Smaller teams cranking out measurable units of software every 2–4 weeks and iterating toward usable features has done wonders for software development. More emphasis on deliverables, greater accountability and better product usability. What’s not to love?

There is, however, one critical part of product management that got lost in the shuffle!

The Critical Part of Product Management That Got Lost

There’s one part of product management that’s been lost with agile development — longer-term value-based plans that map to customer strategies, goals and priorities.

With agile, you have multiple product managers/owners fully consumed with grooming their backlogs and feeding stories to their agile teams. They have little or no bandwidth to focus on the bigger picture strategy. How do all those incremental problem-solving features in each product come together collectively to create high-value solutions for the customer?

Sure, users find plenty of value in new features and usability improvements. But how does the collection of features across multiple products and releases come together to produce business outcomes that are strategic to the customer? Is there a longer-term vision or plan for helping your target customers break down their organizational silos so they can serve their customers better?

== == ==

§ **Direction A**: According to the product management passage, what part of product management has been lost with agile development?
§ **Direction B**: Please write the next few paragraphs of the passage on agile and product management.
The material after this passage isn't needed for anything here.

== == ==

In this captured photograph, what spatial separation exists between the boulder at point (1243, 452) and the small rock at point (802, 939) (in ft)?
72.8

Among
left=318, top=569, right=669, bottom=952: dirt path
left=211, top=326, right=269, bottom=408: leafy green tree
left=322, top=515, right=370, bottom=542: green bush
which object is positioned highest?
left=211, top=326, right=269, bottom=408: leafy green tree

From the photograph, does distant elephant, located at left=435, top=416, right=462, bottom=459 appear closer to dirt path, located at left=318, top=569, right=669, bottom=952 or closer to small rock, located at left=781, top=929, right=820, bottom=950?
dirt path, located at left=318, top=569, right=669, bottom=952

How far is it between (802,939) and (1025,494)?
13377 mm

== == ==

§ **Expected output A**: Longer-term value-based plans that map to customer strategies, goals and priorities.

§ **Expected output B**:
The Irony of Agile Development

Here’s the irony. The dedicated product owner role, a staple of agile development and one of the best things about it, was supposed to free product managers from the day to day development minutia so they could be more focused on bigger-picture requirements and higher-value solutions.

But we’ve come full circle. Just like the waterfall days when most product managers also wore the business analyst/SME hat, most product managers in agile environments are also wearing the product owner hat. And just like the waterfall days, they have far too little time for the critical upstream product management activities because they’re consumed with the day-to-day development process.

Here’s the bottom line. The factory (product development) came up with a better way to build and deliver software. But in no way, shape or form did agile development change how your target customers define their business goals and priorities. It didn’t eliminate or lessen the need for product management to craft a longer-term vision and execution plans that deliver greater strategic value to the customer above and beyond user benefits.

The only thing that really needed to change with agile was how those longer-term plans and requirements were parsed and fed to agile development teams.

Originally published at https://www.proficientz.com on July 23, 2020.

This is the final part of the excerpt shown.